Post by polymath » December 1st, 2013, 11:08 pm

The only way a writer or publisher can have total peace of mind from litigation about using anyone else's intellectual property is to ask and receive express permission for the publication use. Without express permission, the best practice is to seek expert legal advice, However, iintellectual property attorneys are among the most costly of attorneys. Other attorney banned word in other areas of the law are not competent to give intellectual property law advice. Like much of the rest of society, they may be under illusions that incidental uses are unfettered, allowable uses. Incidental use is not a blanket protection in any sense of legal due diligence duties.

Incidental use is an intellectual property court respondent's affirmative defense for using a trademark or copyright or patent not owned by the respondent. Incidental use is not on its face a valid excuse to use an intellectual property without express permission. One of many infringment claimant' answer and counterclaims to an incidental use claim is a claim of dimunition of value from the use. Dimunition of value is a powerful doctrine of trademark law.

The intellectual property court claimant and respondent process goes round and round in a complex mryiad of claim and counterclaim. claim and response, answer and rebuttal, interrogatory and answer, subpoena and injunction and cease and desist demand and other demands when both sides have the resources, the means and the motivations, and legal standing to pursue litigation. Legal costs in intellectual property cases are enormous, not to mention damages awards. On top of that, the winning side may claim legal expense recovery from the loosing side and win that claim too.
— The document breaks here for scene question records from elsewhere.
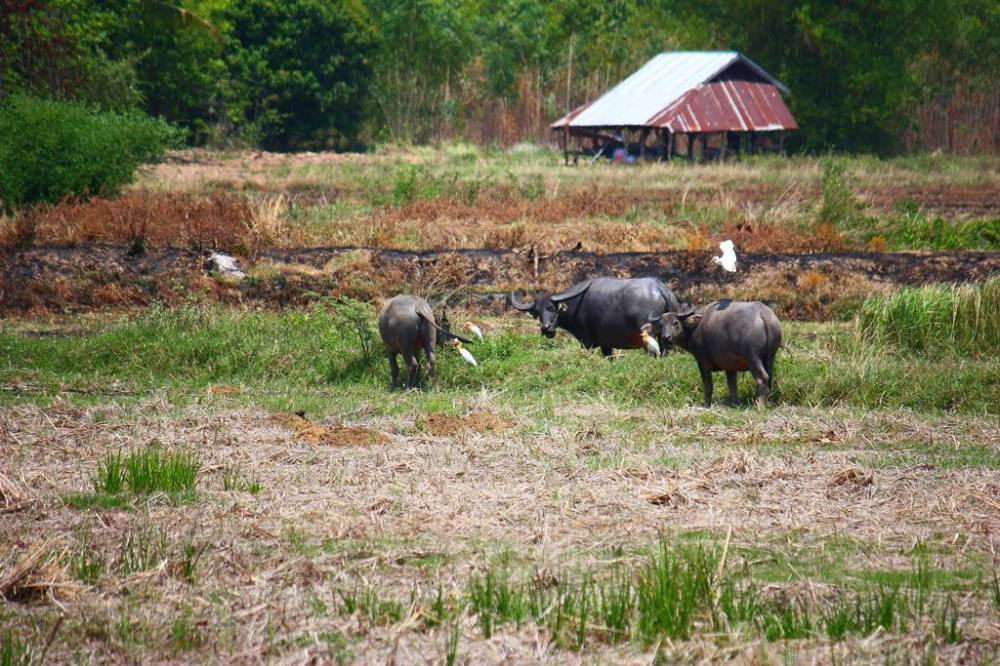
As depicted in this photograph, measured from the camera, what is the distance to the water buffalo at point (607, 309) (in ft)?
41.8

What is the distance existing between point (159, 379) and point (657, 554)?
6960 mm

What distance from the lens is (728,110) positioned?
38.7 meters

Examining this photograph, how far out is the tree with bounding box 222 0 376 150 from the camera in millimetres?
42188

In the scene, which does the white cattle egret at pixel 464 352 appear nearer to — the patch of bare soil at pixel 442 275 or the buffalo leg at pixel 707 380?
the buffalo leg at pixel 707 380

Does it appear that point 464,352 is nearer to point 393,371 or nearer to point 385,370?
point 393,371

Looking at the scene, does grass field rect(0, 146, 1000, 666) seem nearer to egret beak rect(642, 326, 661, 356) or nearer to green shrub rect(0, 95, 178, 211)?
egret beak rect(642, 326, 661, 356)

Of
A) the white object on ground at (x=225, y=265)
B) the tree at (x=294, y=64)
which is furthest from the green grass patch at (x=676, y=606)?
the tree at (x=294, y=64)

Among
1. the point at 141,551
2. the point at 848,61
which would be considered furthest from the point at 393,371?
the point at 848,61

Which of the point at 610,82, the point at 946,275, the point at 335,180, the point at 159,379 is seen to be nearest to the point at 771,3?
the point at 610,82

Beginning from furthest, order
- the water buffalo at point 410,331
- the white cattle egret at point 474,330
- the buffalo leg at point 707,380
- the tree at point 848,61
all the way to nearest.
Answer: the tree at point 848,61, the white cattle egret at point 474,330, the water buffalo at point 410,331, the buffalo leg at point 707,380

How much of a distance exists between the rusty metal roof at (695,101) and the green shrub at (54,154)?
18774mm

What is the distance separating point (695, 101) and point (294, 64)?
1329 centimetres

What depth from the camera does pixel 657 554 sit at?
6125 mm

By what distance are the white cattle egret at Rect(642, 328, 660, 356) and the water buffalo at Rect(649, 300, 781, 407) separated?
720 mm
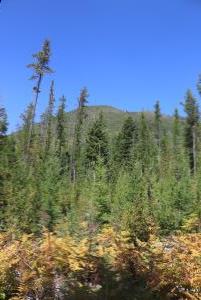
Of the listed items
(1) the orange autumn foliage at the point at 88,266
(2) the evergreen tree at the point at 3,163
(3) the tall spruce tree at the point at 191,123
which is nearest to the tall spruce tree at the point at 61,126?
(3) the tall spruce tree at the point at 191,123

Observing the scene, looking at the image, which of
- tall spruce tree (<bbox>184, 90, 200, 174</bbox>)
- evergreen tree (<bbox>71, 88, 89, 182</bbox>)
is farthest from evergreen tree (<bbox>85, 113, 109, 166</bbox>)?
tall spruce tree (<bbox>184, 90, 200, 174</bbox>)

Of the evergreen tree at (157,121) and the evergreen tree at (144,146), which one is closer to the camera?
the evergreen tree at (144,146)

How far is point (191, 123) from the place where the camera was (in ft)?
269

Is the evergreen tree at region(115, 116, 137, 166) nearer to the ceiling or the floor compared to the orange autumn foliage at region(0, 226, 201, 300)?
nearer to the ceiling

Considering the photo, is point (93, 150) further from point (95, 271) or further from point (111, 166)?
point (95, 271)

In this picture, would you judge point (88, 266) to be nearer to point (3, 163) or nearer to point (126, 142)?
point (3, 163)

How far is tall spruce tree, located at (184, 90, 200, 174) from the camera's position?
8056 cm

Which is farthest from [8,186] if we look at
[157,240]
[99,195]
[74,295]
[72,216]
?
[74,295]

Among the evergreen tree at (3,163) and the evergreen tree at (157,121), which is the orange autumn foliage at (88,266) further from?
the evergreen tree at (157,121)

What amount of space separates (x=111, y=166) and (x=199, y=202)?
60.8 feet

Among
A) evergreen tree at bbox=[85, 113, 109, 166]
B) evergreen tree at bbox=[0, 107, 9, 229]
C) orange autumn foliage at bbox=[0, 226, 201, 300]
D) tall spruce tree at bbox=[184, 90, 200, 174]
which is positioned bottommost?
orange autumn foliage at bbox=[0, 226, 201, 300]

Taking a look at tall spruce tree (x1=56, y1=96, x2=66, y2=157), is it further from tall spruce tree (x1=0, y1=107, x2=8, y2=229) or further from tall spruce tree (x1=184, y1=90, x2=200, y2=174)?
tall spruce tree (x1=0, y1=107, x2=8, y2=229)

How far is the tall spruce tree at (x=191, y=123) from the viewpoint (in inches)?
3172

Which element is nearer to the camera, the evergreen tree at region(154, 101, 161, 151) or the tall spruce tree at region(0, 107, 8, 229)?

Intellctual property infringments and court cases follow the money of deep pockets. In some cases a respondent infringing may be liable for damages that confiscate all the infringer's assets. In some cases, if there's no money in litigation, other remedies exist for claimants: injunctions against further sales, discontinuing publication, and recall demands, for example. In some cases, writers and publishers get away with infringing uses simply because an intellectual property owner is not made aware of the infringment, can't be bothered with trifles, or couldn't care less. In some cases, intellectual property owners will use the full extent of legal remedies and not be bothered about the expense.

A straightforward dimunition of value claim may trump an incidental use claim and have superior legal standing due to the one certain prescriptive aspect of intellectual property law: Express permission is an inalienable legal requirement, with a few narrowly construed exceptions. Regardless, all intellectual property disputes are subject to and only heard in proper jurisdictions of law; to wit, federal intellectual property courts. Local, regional, or state jurisdictions may have standing in a few legal areas in select jurisdictions; however, intellctual property disputes have superior federal court jurisdiction.

Rumors that using trademarks are protected for incidental uses are not expert legal advice, which is a best practice in any regard. What constitutes incidental use is open to legal interpretation only in a proper court of law, not open to public opinions that are little more than gossip and superstition. One extreme of possibles is a trademark owner may believe that a use, however incidental or infringing, may be valuable publicity no matter how derogatory or neutral or favorable a use is. The other extreme may believe that any use is infringing, no mnatter how favorable, and have substantial legal standing for that position.

For peace of mind and as the most economical best practice, ask and receive express permission before using for publication anyone else's intellectual property.